Large scale production and light induced dynamics of two dimensional semiconductors

Seminar | December 13 | 10-11 a.m. | 775 Tan Hall

 Fang Liu Ph.D.

 College of Chemistry

Two dimensional (2D) semiconductors and their artificial structures hold great promises for electronic, optoelectronic, and quantum devices. We developed a facile method to disassemble van der Waals (vdW) single crystals layer-by-layer into monolayers with near-unity yield, high quality, and macroscopic dimensions limited only by bulk crystal sizes. It enables us to exfoliate a range of vdW crystals and assemble the monolayers into heterostructures of atomically thin pn junctions, as well as artificial lattices with dramatic enhancement in nonlinear optical responses.

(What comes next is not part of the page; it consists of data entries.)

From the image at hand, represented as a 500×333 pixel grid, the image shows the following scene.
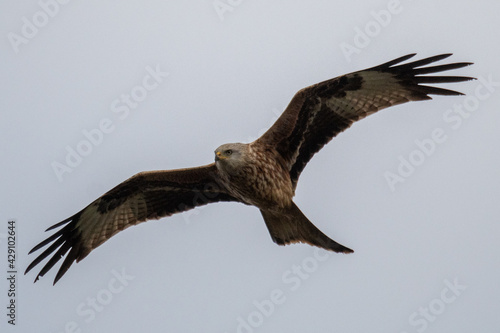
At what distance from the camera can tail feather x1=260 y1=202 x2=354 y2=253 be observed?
36.5ft

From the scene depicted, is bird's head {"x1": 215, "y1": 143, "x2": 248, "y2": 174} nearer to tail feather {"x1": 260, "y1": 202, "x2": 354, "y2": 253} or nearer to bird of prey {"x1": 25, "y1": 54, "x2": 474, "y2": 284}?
bird of prey {"x1": 25, "y1": 54, "x2": 474, "y2": 284}

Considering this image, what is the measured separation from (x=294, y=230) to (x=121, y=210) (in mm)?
2485

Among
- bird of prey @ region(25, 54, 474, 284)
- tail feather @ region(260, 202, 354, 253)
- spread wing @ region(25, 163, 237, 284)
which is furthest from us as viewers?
spread wing @ region(25, 163, 237, 284)

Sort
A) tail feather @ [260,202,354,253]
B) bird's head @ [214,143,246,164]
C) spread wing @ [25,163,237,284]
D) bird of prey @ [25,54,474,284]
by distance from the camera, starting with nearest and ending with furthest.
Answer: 1. bird's head @ [214,143,246,164]
2. bird of prey @ [25,54,474,284]
3. tail feather @ [260,202,354,253]
4. spread wing @ [25,163,237,284]

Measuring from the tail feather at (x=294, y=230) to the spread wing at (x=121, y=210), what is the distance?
2.43ft

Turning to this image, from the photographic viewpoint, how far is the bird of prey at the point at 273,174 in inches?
420

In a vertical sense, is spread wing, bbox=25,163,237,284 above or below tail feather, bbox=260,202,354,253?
above

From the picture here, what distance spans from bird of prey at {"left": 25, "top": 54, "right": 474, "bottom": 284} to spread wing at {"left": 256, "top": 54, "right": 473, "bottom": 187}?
13mm

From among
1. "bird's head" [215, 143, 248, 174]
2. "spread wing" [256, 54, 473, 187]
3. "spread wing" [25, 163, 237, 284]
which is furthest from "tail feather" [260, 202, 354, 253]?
"bird's head" [215, 143, 248, 174]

This approach takes us one step closer to mass production and commercialization of 2D materials. Using the macroscopic 2D crystals, we quantified several key dynamics in the 2D semiconductors and their heterojunctions. Due to poorly screened Coulomb potential in 2D geometry, the quasiparticle bandgap (Eg) is reduced significantly in the presence of carriers, an effect named band renormalization. Using time and angle resolved photoemission spectroscopy (TR-ARPES), we quantified bandgap renormalization directly in macroscopic single crystal MoS2 monolayer and WS2/MoS2 heterobilayer on dielectric substrate. We have also determined momentum-resolved intervalley conduction band (CB) electron transfer in the WS2/MoS2 heterobilayer, revealing fast scattering dynamics across multiple CB valleys on fs time scale, assisted by fast phonon scattering. The interlayer charge transfer is accompanied by momentum specific band renormalization. These findings suggest the presence of both direct and indirect interlayer excitons and reveal constraints on achieving long-lived spin-valley polarization, a key aspect in spintronics for future information processing.